To create a stream model you need the following files:
- the IMAGE file
- a MASK of all nearby, and overlapping sources
- if other stars or galaxies contaminate the stream's central region, create an additional INTERPOLATION MASK for sources to interpolate over
All have to be the same size, otherwise an error is raised. RGB .TIF, .jpg or .png does not work, they need to be in gray scale .fits format. The IMAGE header must contain the following keys:
- 'FILTER' : char, the band in which the image was taken.
- 'PSF' : float, the mean FWHM of the sources across the image in arc seconds. If there is no interest in the true intrinsic shape parameters of the stream set it to 1.
- 'PXSCALE' : float, the pixel scale of the image in arc seconds/pixel.
- 'ZP' : float, the photometric zero point.
- 'ZSTREAM' : float, the redshift of the Stream
First import all necessary classes and methods and define the files as variables.
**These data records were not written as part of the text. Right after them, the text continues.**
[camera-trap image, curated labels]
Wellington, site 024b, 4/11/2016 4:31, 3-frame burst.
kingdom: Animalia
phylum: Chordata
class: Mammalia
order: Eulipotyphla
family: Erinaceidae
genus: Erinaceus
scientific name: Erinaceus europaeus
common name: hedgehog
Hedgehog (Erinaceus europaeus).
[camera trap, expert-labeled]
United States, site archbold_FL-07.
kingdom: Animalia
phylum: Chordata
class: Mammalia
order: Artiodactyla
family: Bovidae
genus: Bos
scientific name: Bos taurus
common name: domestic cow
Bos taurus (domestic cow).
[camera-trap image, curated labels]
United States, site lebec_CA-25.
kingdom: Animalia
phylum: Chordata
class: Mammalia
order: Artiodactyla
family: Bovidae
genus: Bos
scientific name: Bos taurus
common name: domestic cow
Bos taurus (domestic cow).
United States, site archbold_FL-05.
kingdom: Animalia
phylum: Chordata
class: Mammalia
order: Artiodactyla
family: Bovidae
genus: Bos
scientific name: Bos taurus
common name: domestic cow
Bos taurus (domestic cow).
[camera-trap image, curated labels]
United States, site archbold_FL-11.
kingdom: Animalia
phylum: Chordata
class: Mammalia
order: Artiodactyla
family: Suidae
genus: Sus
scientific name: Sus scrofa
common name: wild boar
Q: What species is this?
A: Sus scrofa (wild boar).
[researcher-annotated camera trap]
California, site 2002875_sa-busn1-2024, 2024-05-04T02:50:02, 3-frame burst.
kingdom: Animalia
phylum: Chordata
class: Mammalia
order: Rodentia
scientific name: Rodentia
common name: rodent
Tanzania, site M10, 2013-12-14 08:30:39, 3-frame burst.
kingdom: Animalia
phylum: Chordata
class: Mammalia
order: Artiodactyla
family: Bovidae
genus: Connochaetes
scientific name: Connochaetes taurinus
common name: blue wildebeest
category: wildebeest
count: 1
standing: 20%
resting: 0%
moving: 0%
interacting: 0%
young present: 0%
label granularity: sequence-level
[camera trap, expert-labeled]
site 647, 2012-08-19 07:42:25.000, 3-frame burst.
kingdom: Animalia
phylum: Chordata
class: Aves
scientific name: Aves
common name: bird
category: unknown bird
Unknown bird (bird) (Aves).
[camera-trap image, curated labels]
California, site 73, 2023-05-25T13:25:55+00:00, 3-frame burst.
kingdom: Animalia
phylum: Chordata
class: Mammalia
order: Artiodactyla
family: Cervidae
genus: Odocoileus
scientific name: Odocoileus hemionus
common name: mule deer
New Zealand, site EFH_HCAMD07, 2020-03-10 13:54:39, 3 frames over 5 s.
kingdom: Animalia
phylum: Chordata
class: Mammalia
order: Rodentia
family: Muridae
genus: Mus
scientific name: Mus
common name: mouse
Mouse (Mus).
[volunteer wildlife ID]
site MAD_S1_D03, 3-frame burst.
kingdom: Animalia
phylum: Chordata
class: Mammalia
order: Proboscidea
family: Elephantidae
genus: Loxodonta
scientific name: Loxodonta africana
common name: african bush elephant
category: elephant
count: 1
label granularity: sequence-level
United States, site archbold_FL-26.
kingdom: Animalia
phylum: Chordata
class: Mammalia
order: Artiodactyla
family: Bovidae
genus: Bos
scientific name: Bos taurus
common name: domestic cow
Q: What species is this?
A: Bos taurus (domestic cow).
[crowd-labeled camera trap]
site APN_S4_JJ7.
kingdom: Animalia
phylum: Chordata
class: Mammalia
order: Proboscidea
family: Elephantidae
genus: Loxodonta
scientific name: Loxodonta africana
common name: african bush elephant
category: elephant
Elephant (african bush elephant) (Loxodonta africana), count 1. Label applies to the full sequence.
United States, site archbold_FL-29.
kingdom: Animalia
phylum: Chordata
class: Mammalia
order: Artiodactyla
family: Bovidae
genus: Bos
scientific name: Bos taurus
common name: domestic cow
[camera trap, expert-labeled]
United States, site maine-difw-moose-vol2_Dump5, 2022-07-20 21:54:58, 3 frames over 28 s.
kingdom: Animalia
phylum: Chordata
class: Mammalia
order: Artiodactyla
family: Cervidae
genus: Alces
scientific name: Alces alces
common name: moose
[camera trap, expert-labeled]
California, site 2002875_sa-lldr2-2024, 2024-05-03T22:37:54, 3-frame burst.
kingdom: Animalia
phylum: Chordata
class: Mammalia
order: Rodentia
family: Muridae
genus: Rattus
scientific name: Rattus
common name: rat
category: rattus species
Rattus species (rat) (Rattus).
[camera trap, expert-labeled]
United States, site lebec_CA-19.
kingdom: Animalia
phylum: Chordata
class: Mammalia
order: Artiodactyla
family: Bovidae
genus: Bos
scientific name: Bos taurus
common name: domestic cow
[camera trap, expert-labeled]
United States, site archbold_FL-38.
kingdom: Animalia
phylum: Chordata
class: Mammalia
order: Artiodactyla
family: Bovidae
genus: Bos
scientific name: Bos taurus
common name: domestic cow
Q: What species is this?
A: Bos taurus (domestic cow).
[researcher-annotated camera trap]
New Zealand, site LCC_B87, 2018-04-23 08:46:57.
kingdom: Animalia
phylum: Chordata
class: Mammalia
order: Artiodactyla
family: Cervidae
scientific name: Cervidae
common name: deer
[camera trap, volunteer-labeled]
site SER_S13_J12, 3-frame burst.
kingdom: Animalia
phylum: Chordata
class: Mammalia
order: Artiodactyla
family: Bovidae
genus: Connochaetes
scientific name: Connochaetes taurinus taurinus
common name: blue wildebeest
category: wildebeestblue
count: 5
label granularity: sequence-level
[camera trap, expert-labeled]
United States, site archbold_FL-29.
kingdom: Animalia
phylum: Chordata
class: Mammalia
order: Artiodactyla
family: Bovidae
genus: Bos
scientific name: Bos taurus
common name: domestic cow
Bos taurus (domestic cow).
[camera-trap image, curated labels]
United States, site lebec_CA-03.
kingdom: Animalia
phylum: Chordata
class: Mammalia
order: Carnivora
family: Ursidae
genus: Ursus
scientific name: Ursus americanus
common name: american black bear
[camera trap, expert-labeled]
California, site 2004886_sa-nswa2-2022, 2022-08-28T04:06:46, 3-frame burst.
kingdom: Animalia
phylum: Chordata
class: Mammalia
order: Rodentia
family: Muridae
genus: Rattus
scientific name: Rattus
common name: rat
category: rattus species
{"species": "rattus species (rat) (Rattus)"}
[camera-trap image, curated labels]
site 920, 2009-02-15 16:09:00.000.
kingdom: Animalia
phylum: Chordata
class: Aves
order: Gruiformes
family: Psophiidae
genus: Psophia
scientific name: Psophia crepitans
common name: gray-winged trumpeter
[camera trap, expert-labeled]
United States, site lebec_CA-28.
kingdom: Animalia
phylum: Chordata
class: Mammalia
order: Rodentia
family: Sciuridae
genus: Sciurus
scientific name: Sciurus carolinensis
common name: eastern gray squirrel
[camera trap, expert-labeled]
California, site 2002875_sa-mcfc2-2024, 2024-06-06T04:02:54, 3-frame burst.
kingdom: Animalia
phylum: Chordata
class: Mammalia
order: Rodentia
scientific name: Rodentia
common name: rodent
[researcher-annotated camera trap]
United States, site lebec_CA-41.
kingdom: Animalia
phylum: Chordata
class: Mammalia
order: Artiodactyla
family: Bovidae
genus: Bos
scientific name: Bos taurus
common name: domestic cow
from astrostreampy.Image.stream import Stream
from astrostreampy.Image.point import Point
from astrostreampy.BuilModel.autobuild import Model
from astrostreampy.BuildModel.modify import Modifier
from astrostreampy.BuildModel.aperture import fwhm_mask_from_paramtab
from astrostreampy.Image.measure import StreamProperties
image = "image.fits"
mask = "mask.fits"
intmask = "interpolationmask.fits"
Start by applying the masks using the Stream
class. Note that the masks are parsed as a list. This allows for multiple masks of the same type to be applied simultaneously.
stream = Stream(image,[mask],[intmask])
stream.apply_masks()
Then the initial box position and dimensions can be set with the Point
class. It opens a figure where the point can be set with a left mouse click and the box dimensions are chosen with the sliders on the left.
Optional, one can set both endpoints of the stream by switching the clicking mode from the center (w) to head (d) to tail(a) mode.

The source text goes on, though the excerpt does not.